Voilà Verdure, le trente-troisième livre de Jean-Loup Trassard. Ni récit ni roman, très exactement un recueil d’articles et de préfaces que notre auteur a publié à divers endroits et moments. Depuis la plus modeste publication – « L’hirondelle » bulletin municipal de Saint-Hilaire du Maine, commune mayennaise où il habite depuis une cinquantaine d’années – jusqu’à la plus connue – Le Figaro littéraire. Le thème récurrent, obsessionnel et combatif, qui parcourt tous ces textes est la défense et illustration de la campagne et du bocage mis à mal par les politiques publiques de la seconde moitié du XXe siècle.

Extraits de données ->
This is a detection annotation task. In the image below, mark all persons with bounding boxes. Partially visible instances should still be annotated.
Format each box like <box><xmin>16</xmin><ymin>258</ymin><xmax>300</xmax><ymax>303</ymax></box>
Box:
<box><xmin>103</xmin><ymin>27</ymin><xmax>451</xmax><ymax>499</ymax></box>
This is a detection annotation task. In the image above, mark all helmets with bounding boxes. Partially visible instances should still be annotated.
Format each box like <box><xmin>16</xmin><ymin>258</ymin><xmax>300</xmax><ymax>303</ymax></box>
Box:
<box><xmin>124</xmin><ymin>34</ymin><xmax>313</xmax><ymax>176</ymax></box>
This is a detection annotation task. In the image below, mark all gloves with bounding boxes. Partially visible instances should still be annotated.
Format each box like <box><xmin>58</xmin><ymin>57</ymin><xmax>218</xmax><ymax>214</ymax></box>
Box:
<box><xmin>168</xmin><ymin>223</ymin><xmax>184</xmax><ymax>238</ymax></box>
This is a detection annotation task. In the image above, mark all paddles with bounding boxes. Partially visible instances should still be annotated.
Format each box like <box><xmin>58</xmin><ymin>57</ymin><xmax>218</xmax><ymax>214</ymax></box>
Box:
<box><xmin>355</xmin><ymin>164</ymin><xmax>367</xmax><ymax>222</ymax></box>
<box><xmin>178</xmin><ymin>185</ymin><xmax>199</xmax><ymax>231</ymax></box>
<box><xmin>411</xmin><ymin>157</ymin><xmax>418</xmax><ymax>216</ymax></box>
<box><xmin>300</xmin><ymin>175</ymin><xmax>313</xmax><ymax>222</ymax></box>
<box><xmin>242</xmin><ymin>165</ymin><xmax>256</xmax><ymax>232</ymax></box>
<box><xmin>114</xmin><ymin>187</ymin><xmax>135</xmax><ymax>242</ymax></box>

Consignes ->
1. D'après le texte cité, depuis combien de temps Jean-Loup Trassard habite-t-il Saint-Hilaire du Maine ?
2. Recopiez uniquement les lignes des entrées qui vont de celle contenant « mark all gloves » jusqu'à la fin des entrées, bornes comprises, en décalant de 73 chaque coordonnée de cadre donnée dans les réponses et en reprenant tout le reste sans changement.

Corrigé ->
1. Depuis une cinquantaine d'années.

2.
This is a detection annotation task. In the image below, mark all gloves with bounding boxes. Partially visible instances should still be annotated.
Format each box like <box><xmin>58</xmin><ymin>57</ymin><xmax>218</xmax><ymax>214</ymax></box>
Box:
<box><xmin>241</xmin><ymin>296</ymin><xmax>257</xmax><ymax>311</ymax></box>
This is a detection annotation task. In the image above, mark all paddles with bounding boxes. Partially visible instances should still be annotated.
Format each box like <box><xmin>58</xmin><ymin>57</ymin><xmax>218</xmax><ymax>214</ymax></box>
Box:
<box><xmin>428</xmin><ymin>237</ymin><xmax>440</xmax><ymax>295</ymax></box>
<box><xmin>251</xmin><ymin>258</ymin><xmax>272</xmax><ymax>304</ymax></box>
<box><xmin>484</xmin><ymin>230</ymin><xmax>491</xmax><ymax>289</ymax></box>
<box><xmin>373</xmin><ymin>248</ymin><xmax>386</xmax><ymax>295</ymax></box>
<box><xmin>315</xmin><ymin>238</ymin><xmax>329</xmax><ymax>305</ymax></box>
<box><xmin>187</xmin><ymin>260</ymin><xmax>208</xmax><ymax>315</ymax></box>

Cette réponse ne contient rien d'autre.